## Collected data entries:
********************

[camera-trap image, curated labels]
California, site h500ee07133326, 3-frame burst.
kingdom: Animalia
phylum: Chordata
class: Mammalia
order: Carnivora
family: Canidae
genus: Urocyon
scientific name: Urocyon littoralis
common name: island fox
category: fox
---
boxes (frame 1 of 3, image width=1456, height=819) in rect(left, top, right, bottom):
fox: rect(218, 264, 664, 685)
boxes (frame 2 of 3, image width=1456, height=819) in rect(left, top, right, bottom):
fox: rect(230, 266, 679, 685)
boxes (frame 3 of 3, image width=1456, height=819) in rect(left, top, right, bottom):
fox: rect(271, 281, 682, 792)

********************

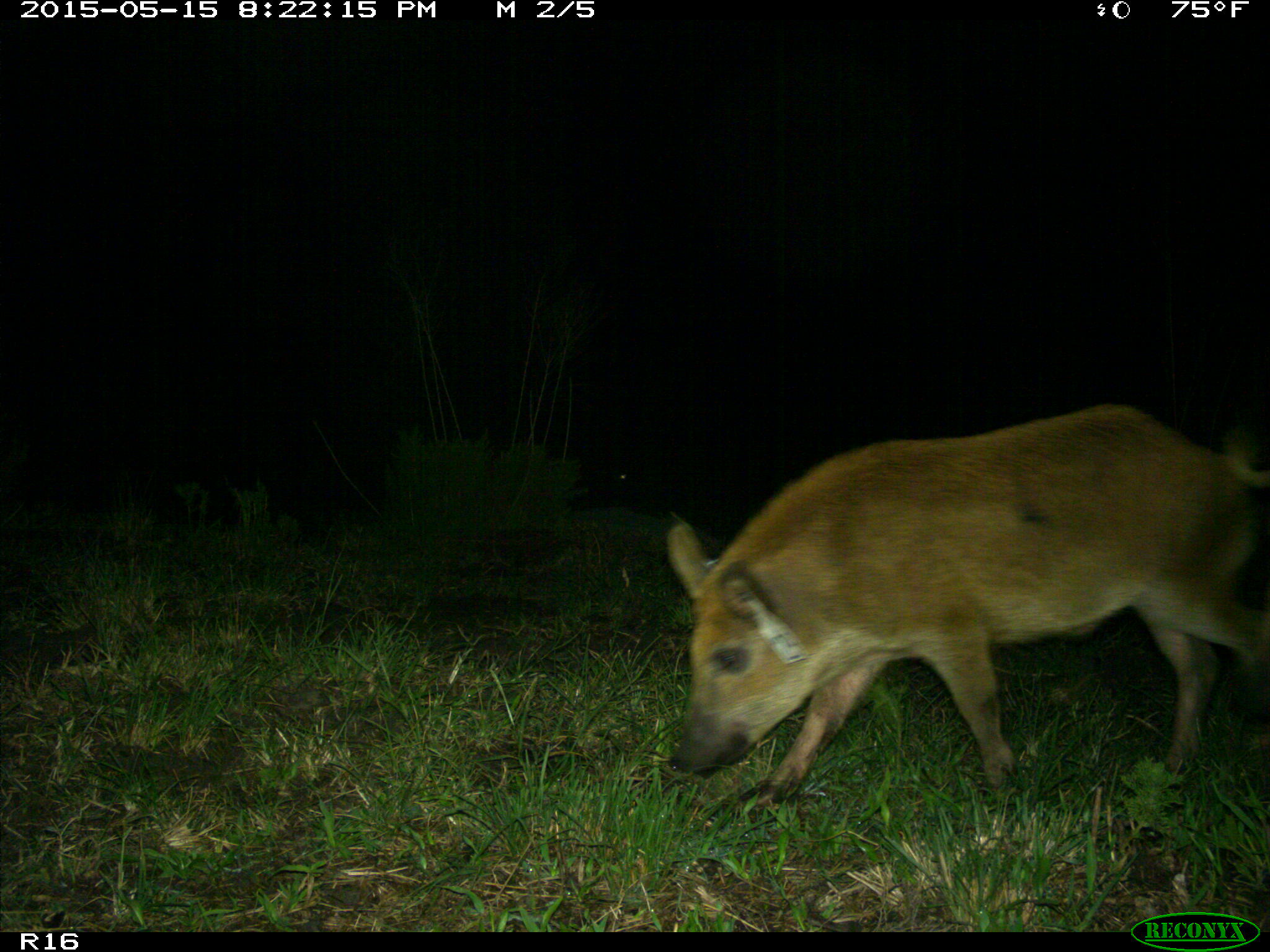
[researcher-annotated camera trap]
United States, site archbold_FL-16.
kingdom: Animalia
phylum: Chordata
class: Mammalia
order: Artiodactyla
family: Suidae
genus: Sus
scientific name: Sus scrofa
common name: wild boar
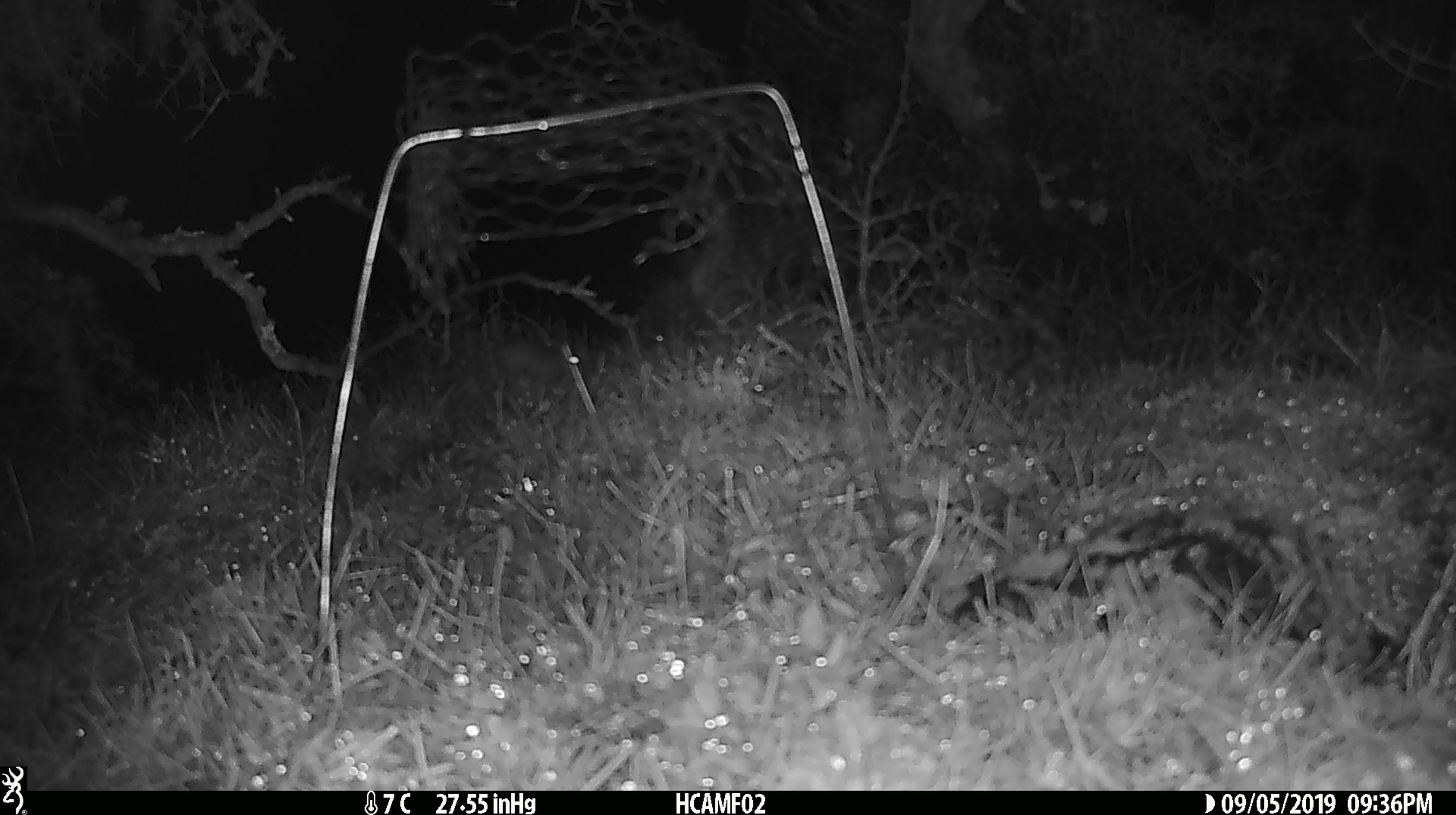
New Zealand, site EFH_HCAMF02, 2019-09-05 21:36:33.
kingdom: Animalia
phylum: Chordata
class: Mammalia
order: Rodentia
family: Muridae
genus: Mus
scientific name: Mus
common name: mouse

********************

## ASSIGNMENT:
From the records above, return exactly the lines running from the one that contains "order: Artiodactyla" down to the one that contains "common name: mouse", both included, without any pictures.

## OUTPUT BELOW:
order: Artiodactyla
family: Suidae
genus: Sus
scientific name: Sus scrofa
common name: wild boar
New Zealand, site EFH_HCAMF02, 2019-09-05 21:36:33.
kingdom: Animalia
phylum: Chordata
class: Mammalia
order: Rodentia
family: Muridae
genus: Mus
scientific name: Mus
common name: mouse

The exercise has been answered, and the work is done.